Originally Posted By: CityGirl
As best as I could understand my H (which clearly is not my strong suit!) I think he wanted me to know he was miserable also and I wasn't the only one suffering. That is what I took from what he expressed to me.

The very last straw for me was that BS he pulled with Seattle. It was also then he told me how horrible things are with his GF, how they almost broke up four times, how she is so jealous of me and their R is not all roses but he decided to stick it out. I actually listened to this crap for a while then thought NO WAY, you have got to be KIDDING ME and that was really the last time we spoke.

I can't even think about it as it still makes me very upset. My H who is STILL with his affair calls HIS WIFE to complain about the R with the woman he cheated on HIS WIFE with. I clearly was insane to listen to that for one second.


Well CG, I'm going to chime for a bit and ask you if you want your husband back.

Do you want him back or are you done?

If you do want him back, is it because you want this for your children or do you want him back because you want him?

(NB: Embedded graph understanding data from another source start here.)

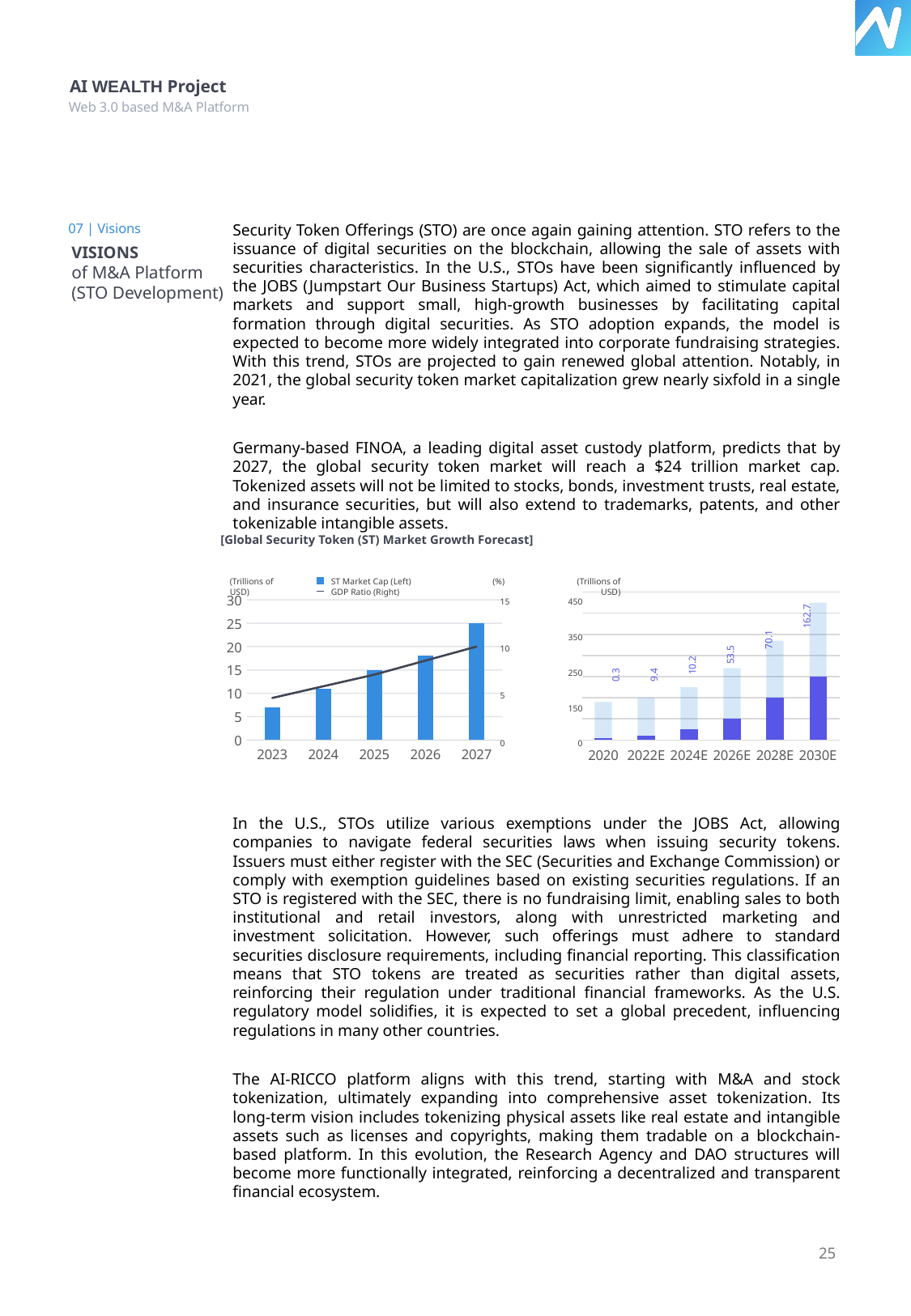
In the right chart, what data label is shown for 2026E? 53.5 In the left chart, which year has the lowest ST Market Cap bar? 2023 In the right chart, what data label is shown for 2030E? 162.7 In the left chart (ST Market Cap and GDP Ratio), how many years are shown on the x axis? 5 In the left chart, which year has the highest ST Market Cap bar? 2027 In the left chart, is the ST Market Cap value for 2027 greater or less than 20? greater In the right chart, how many years are shown on the x axis? 6 In the left chart, do the ST Market Cap bars rise or fall from 2023 to 2027? rise In the right chart, what is the difference between the labelled values for 2030E and 2028E? 92.6 What type of chart is the right-hand chart under the Global Security Token (ST) Market Growth Forecast heading? bar chart In the left chart, is the ST Market Cap value for 2023 greater or less than 10? less How many series does the legend of the left chart list? 2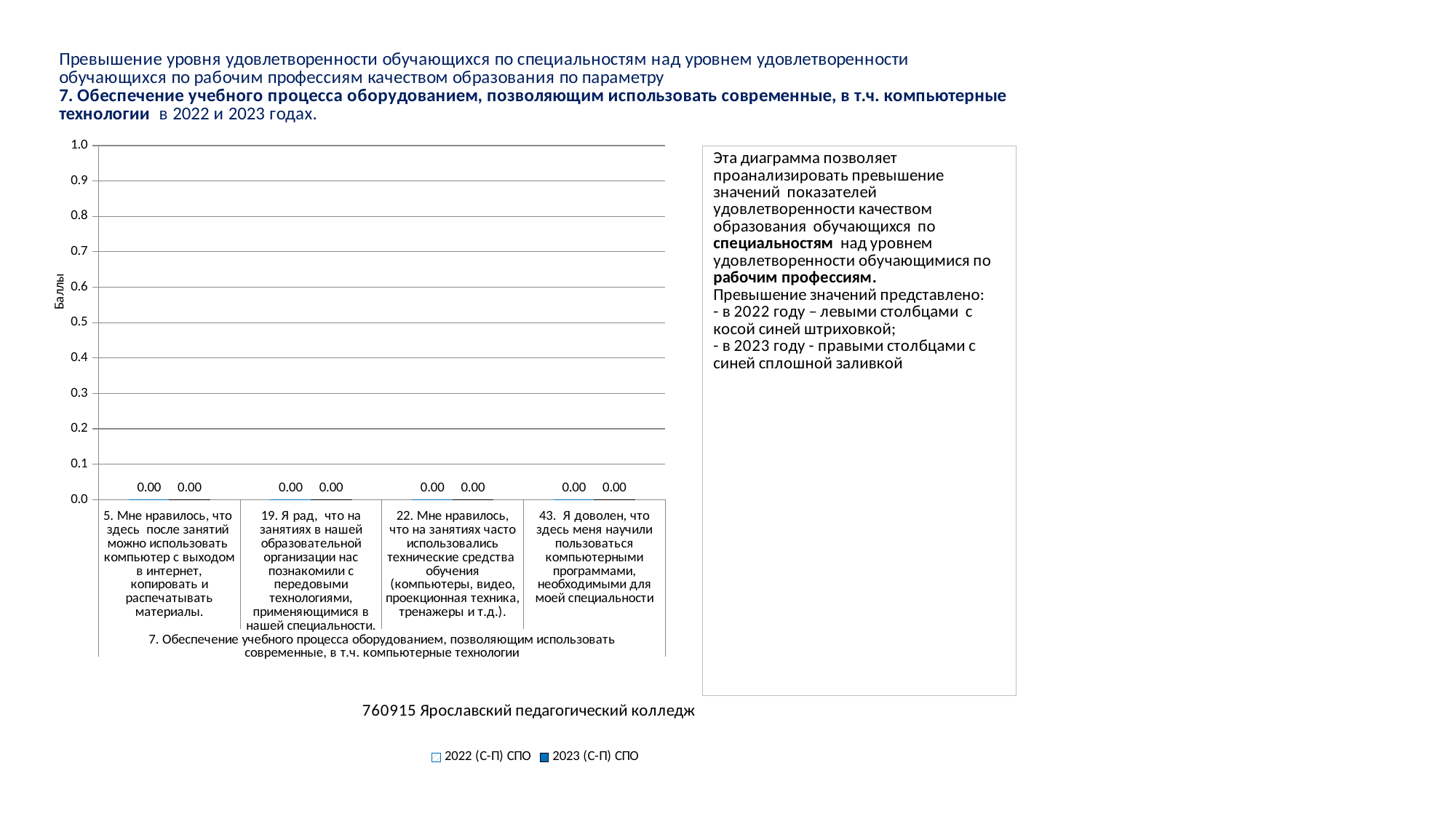
What is the title shown below the chart? 760915 Ярославский педагогический колледж What is the difference between the 2022 (С-П) СПО and 2023 (С-П) СПО values for category 43? 0.00 Is the value of the 2023 (С-П) СПО series for category 5 greater or less than 0.5? less What is the value of the 2023 (С-П) СПО series for category 43 ("Я доволен, что здесь меня научили пользоваться компьютерными программами...")? 0.00 What is the value of the 2022 (С-П) СПО series for category 22 ("Мне нравилось, что на занятиях часто использовались технические средства обучения...")? 0.00 How many series does the chart legend list? 2 How many categories are shown on the x axis of the chart? 4 What is the maximum value shown on the y axis of the chart? 1.0 What is the value of the 2022 (С-П) СПО series for category 5 ("Мне нравилось, что здесь после занятий можно использовать компьютер с выходом в интернет...")? 0.00 What type of chart is shown on the slide? bar chart What is the label of the y axis of the chart? Баллы What is the value of the 2023 (С-П) СПО series for category 19 ("Я рад, что на занятиях в нашей образовательной организации нас познакомили с передовыми технологиями...")? 0.00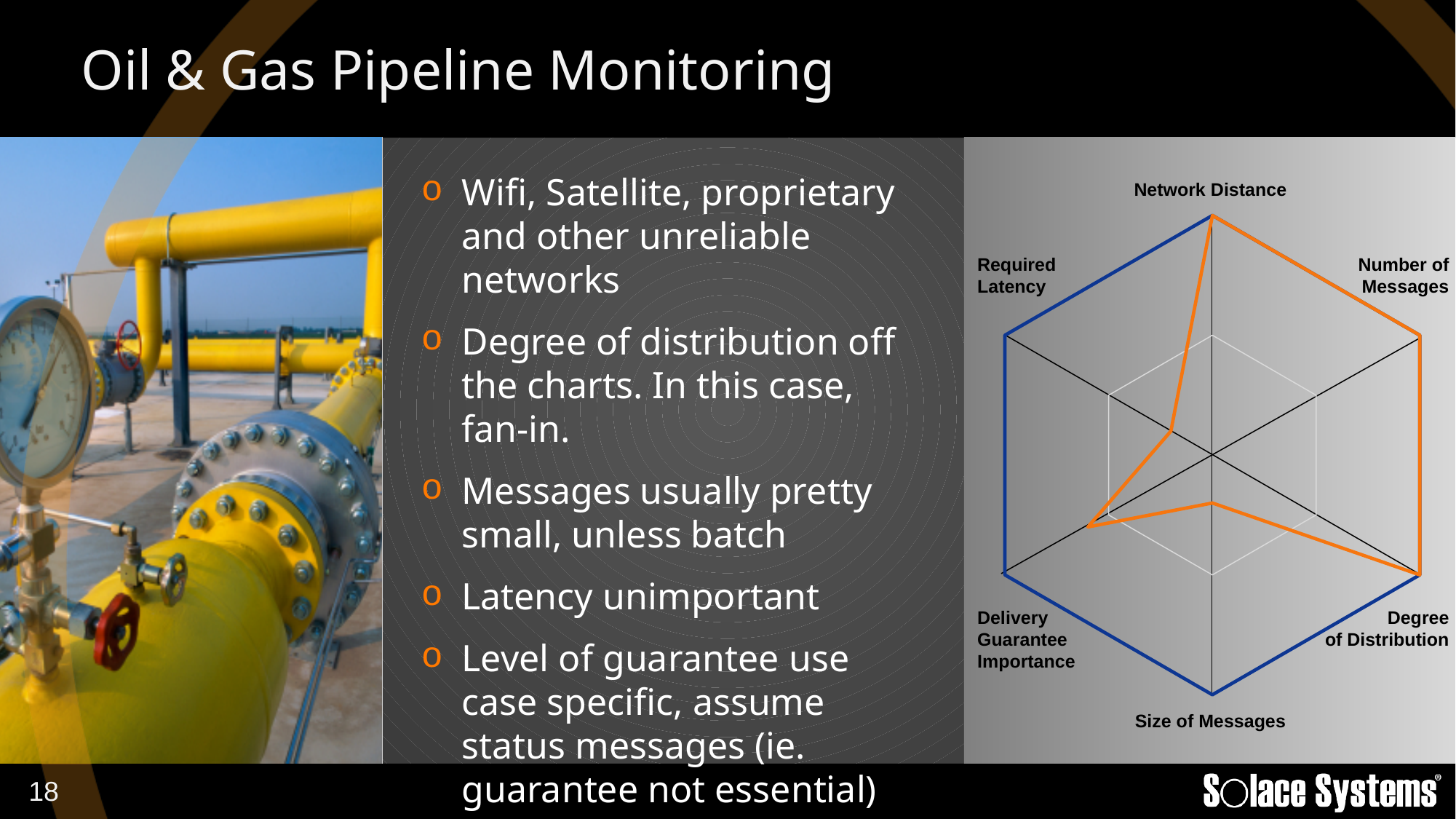
On the radar chart, which is larger for the orange series: Number of Messages or Required Latency? Number of Messages What kind of chart is shown on the right side of the slide? Radar chart On the radar chart, which is larger for the orange series: Network Distance or Size of Messages? Network Distance Which axis label appears at the bottom of the radar chart? Size of Messages Which axis label appears at the top of the radar chart? Network Distance On the radar chart, which is larger for the orange series: Degree of Distribution or Required Latency? Degree of Distribution How many data series are plotted on the radar chart? 2 How many axes (categories) does the radar chart have? 6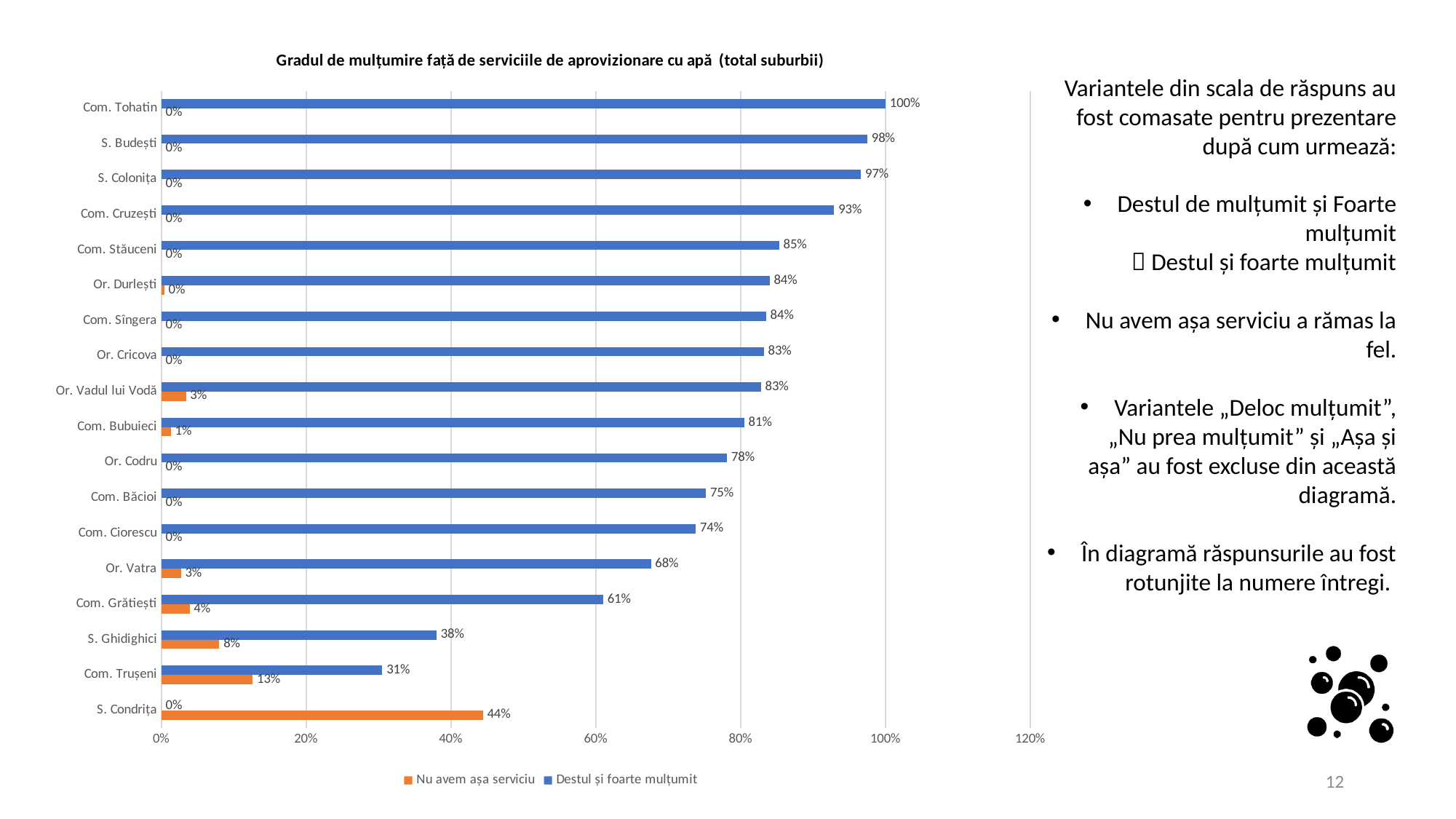
What type of chart is shown on the slide? Bar chart Which category has the lowest value for "Destul și foarte mulțumit"? S. Condrița What is the value of "Destul și foarte mulțumit" for Com. Trușeni? 31% Which category has the highest value for "Destul și foarte mulțumit"? Com. Tohatin What is the value of "Nu avem așa serviciu" for S. Ghidighici? 8% What is the difference between the "Destul și foarte mulțumit" values for S. Budești and Com. Grătiești? 37% How many categories (localities) are shown on the chart? 18 How many series does the legend list? 2 Which category has the highest value for "Nu avem așa serviciu"? S. Condrița What is the value of "Nu avem așa serviciu" for S. Condrița? 44% Which has a larger "Destul și foarte mulțumit" value, Or. Vatra or Com. Ciorescu? Com. Ciorescu What is the value of "Destul și foarte mulțumit" for Com. Tohatin? 100%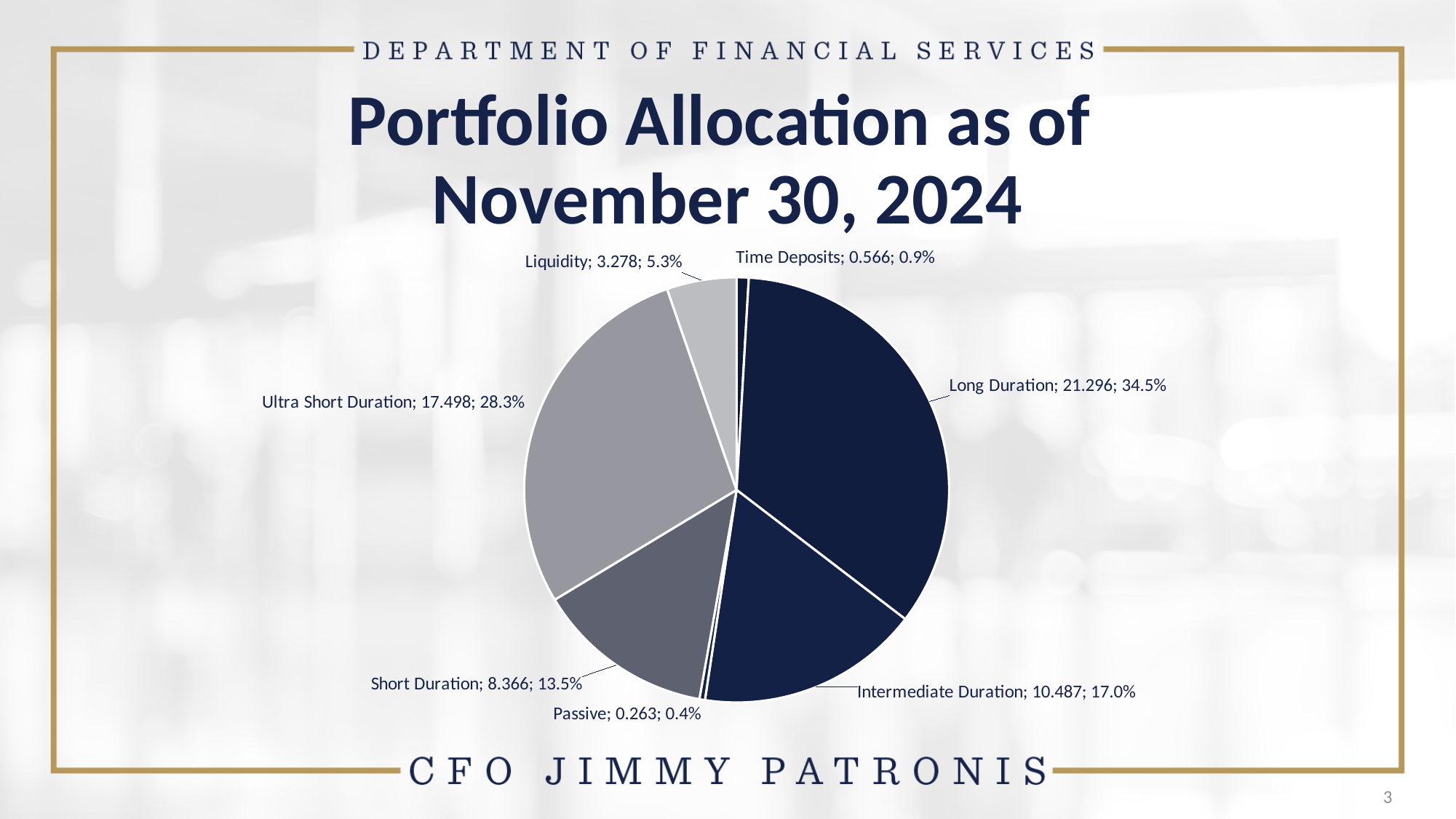
What is the value shown for Passive? 0.263 What percentage share does Ultra Short Duration have? 28.3% What is the difference between the values for Long Duration and Ultra Short Duration? 3.798 What percentage share does Time Deposits have? 0.9% Which is larger, Short Duration or Liquidity? Short Duration Which category has the smallest slice of the pie? Passive What is the value shown for Long Duration? 21.296 What kind of chart is shown on the slide? Pie chart What is the value shown for Intermediate Duration? 10.487 Which category has the largest slice of the pie? Long Duration How many categories are shown in the pie chart? 7 What is the title of the slide containing the chart? Portfolio Allocation as of November 30, 2024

Either way, as G just mentioned, you are his emotional healing stepping stone, you are the launchpad to his new life, he knows you still care for him so he can use you as a guide, counsellor and sounding board whenever he needs advice and you've noticed he doesn't care too much about how he makes you feel because he is in fact using you.

You can stop that anytime.

And if you do want him back, you take off those LBW's flat shoes and put on a pair of the WAW's stiletto's and start acting like a real WAW.

I think you can pull it off but you have to be willing to try it.

Last edited by robx; 01/13/10 07:11 PM.